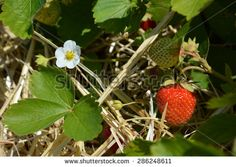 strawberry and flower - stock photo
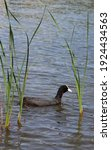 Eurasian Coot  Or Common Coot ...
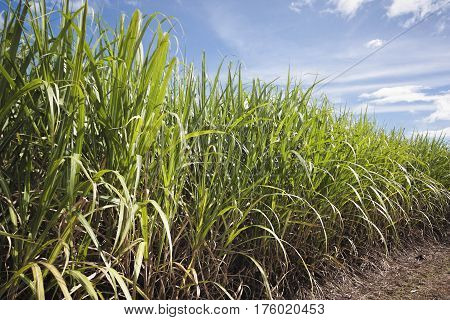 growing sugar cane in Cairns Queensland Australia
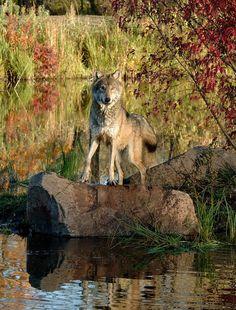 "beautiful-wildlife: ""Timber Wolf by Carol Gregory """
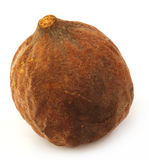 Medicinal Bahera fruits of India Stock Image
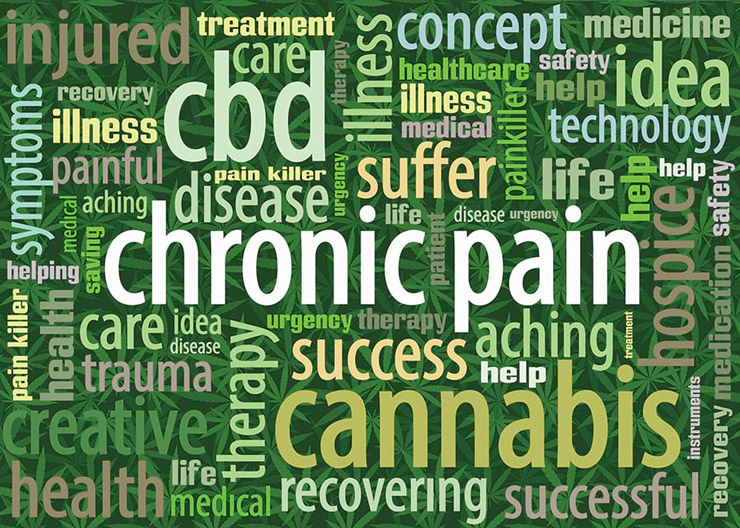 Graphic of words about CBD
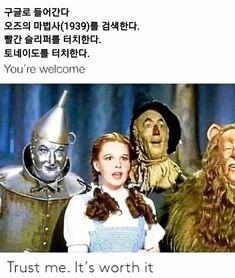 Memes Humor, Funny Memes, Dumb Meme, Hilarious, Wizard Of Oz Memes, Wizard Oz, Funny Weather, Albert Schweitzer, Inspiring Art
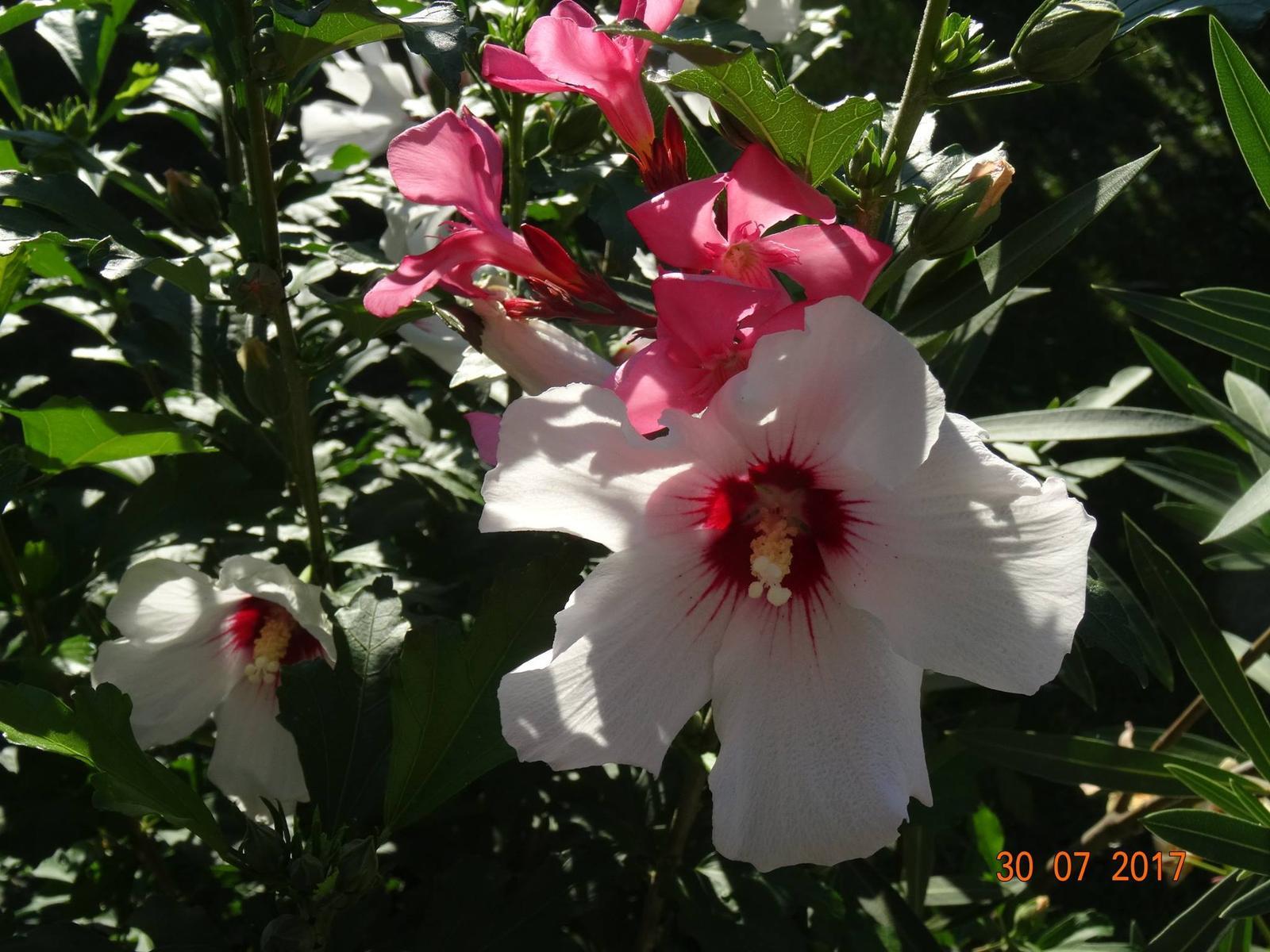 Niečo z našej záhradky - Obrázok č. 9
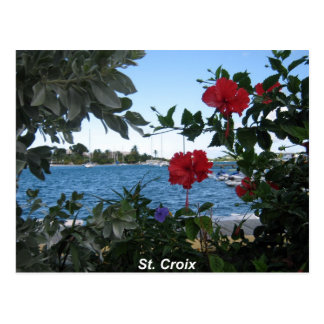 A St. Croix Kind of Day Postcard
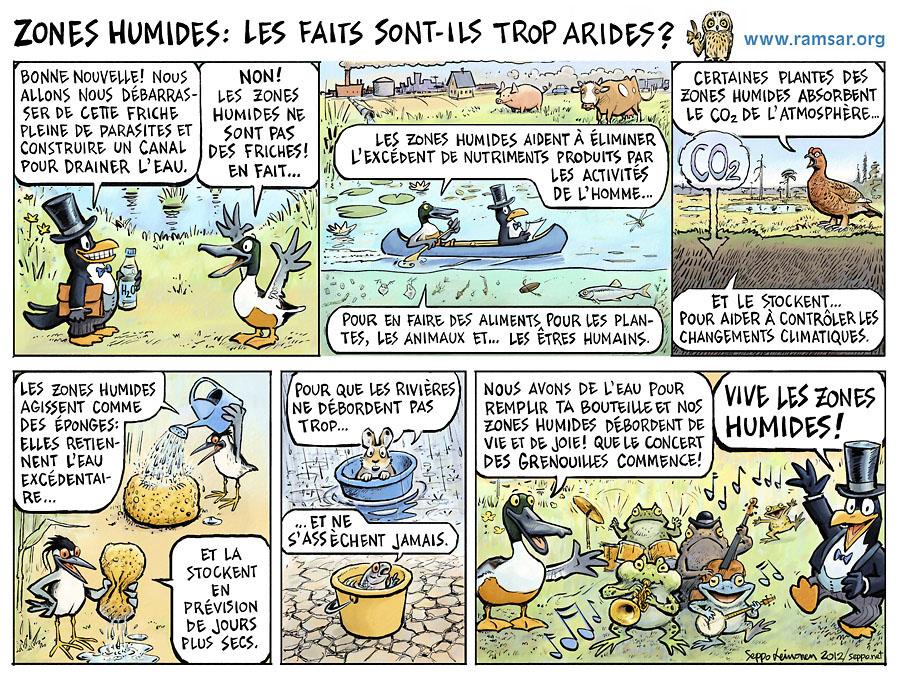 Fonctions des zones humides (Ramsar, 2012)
---
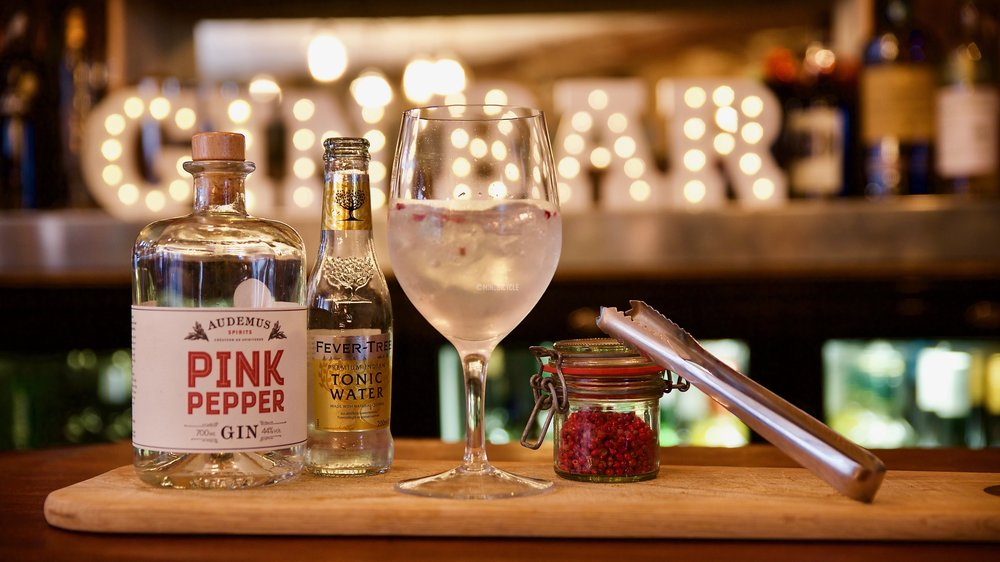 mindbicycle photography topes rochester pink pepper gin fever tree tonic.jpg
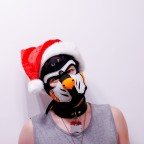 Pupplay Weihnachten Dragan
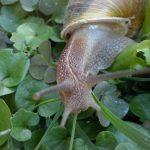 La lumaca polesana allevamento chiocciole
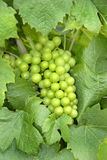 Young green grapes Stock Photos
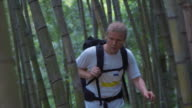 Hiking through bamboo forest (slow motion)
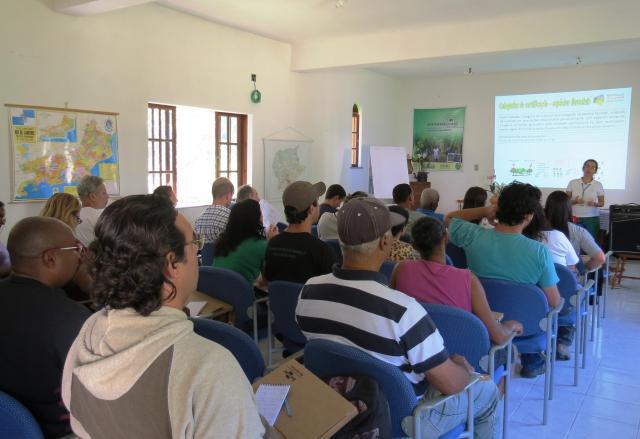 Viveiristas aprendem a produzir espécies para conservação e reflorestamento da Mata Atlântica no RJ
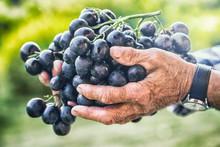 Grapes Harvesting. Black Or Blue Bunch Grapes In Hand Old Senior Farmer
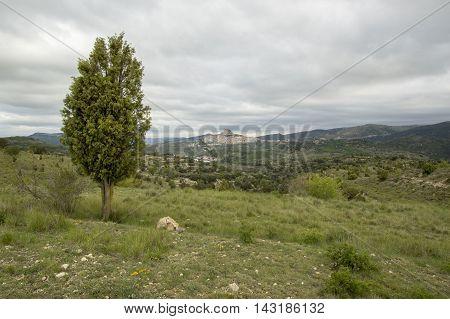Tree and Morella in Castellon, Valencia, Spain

TASK PROMPT - Your reply should consist solely of the lines above from the line containing "strawberry and flower - stock photo" up to and including the line containing "Fonctions des zones humides (Ramsar, 2012)", reproduced exactly, minus the pictures.

RESPONSE FOR THIS EXERCISE -
 strawberry and flower - stock photo
 Eurasian Coot  Or Common Coot ...
 growing sugar cane in Cairns Queensland Australia
 "beautiful-wildlife: ""Timber Wolf by Carol Gregory """
 Medicinal Bahera fruits of India Stock Image
 Graphic of words about CBD
 Memes Humor, Funny Memes, Dumb Meme, Hilarious, Wizard Of Oz Memes, Wizard Oz, Funny Weather, Albert Schweitzer, Inspiring Art
 Niečo z našej záhradky - Obrázok č. 9
 A St. Croix Kind of Day Postcard
 Fonctions des zones humides (Ramsar, 2012)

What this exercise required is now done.